# [WHAT NEEDS TO BE DONE]
Would you transcribe the entries below word for word, omitting all images?

# [SOURCE DATA]
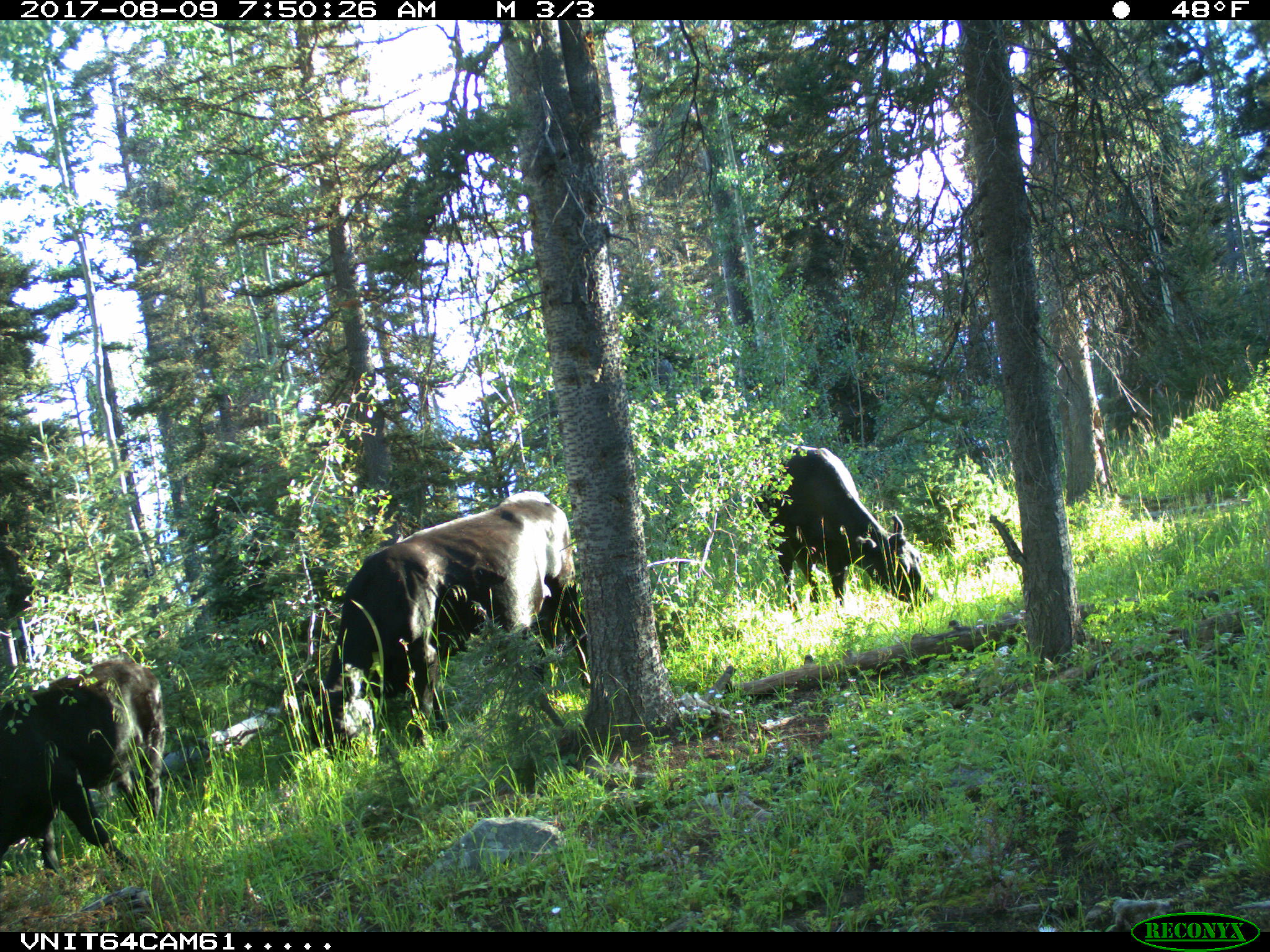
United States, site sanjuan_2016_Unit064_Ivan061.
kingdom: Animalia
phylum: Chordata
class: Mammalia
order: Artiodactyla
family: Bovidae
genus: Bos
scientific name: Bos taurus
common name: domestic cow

# [COMPLETED EXERCISE]
United States, site sanjuan_2016_Unit064_Ivan061.
kingdom: Animalia
phylum: Chordata
class: Mammalia
order: Artiodactyla
family: Bovidae
genus: Bos
scientific name: Bos taurus
common name: domestic cow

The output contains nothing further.